## CONSIGNES DE L'EXERCICE
1. Recopiez fidèlement le passage du texte sur la question du blé qui commence aux mots « Telles sont les » et se termine après les mots « question du blé. ».
2. D'après le texte sur la question du blé, quel droit frappait le blé à son entrée pendant la période où l'agriculture était prospère ?

## EXTRAIT DU TEXTE
--------------------------------------------------

Telles sont les paroles mélancoliques par lesquelles M. Méline a ouvert le 23 janvier dernier les séances de la grande commission des trente-trois, chargée par la Chambre d’étudier divers projets de solution de la question du blé.

Ainsi les précautions prises depuis 1885, l’établissement de droits protecteurs à l’entrée des céréales étrangères, les entraves mises à l’importation des vins d’Espagne, rien n’avait suffi. L’agriculture et la viticulture étaient, et sont encore, en proie aux plus vives souffrances; le président de la nouvelle commission des douanes déclarait qu’il fallait aller plus loin dans le sens de la protection.

Il y eut une période où notre agriculture était fort prospère, et quant à la viticulture, elle a pendant plus de vingt ans suscité et développé d’énormes fortunes ; mais on ne parlait alors ni de protection ni de phylloxéra. Le blé n’était frappé à l’entrée que d’un droit de statistique de 0 fr. 60, et, grâce à des traités de commerce qui nous avaient ouvert de nombreux débouchés, nos vins se vendaient par grandes quantités à l’étranger, en même temps qu’ils trouvaient chez nous un immense marché.

--------------------------------------------------

## DOCUMENTS FOURNIS
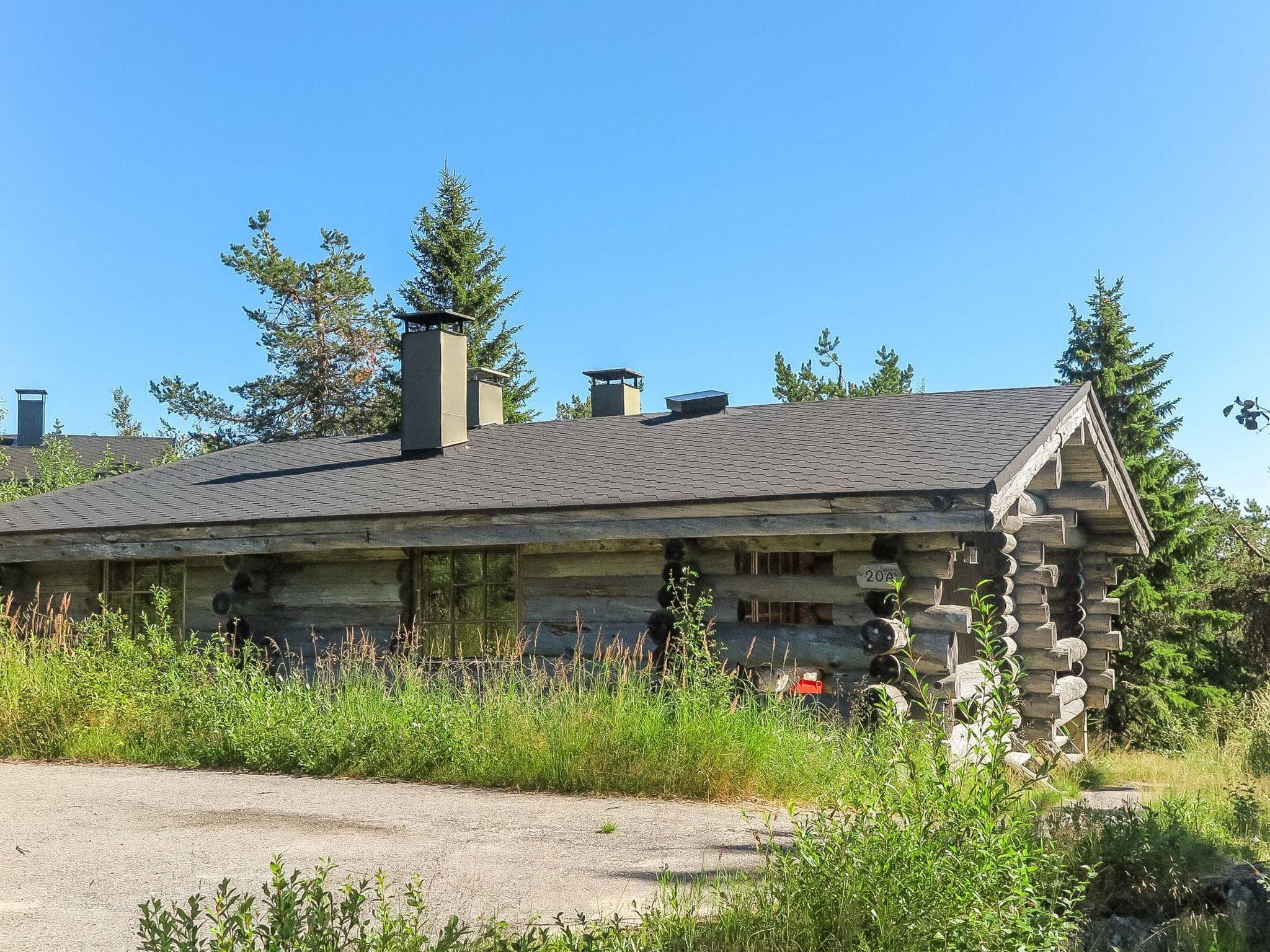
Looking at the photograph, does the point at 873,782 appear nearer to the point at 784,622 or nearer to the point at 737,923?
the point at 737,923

--------------------------------------------------

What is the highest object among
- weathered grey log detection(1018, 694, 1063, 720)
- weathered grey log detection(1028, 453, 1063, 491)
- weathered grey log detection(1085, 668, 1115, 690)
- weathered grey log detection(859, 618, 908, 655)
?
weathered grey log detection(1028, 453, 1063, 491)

--------------------------------------------------

## CORRIGÉ DES EXERCICES
1.
Telles sont les paroles mélancoliques par lesquelles M. Méline a ouvert le 23 janvier dernier les séances de la grande commission des trente-trois, chargée par la Chambre d’étudier divers projets de solution de la question du blé.

2. Un simple droit de statistique de 0 fr. 60.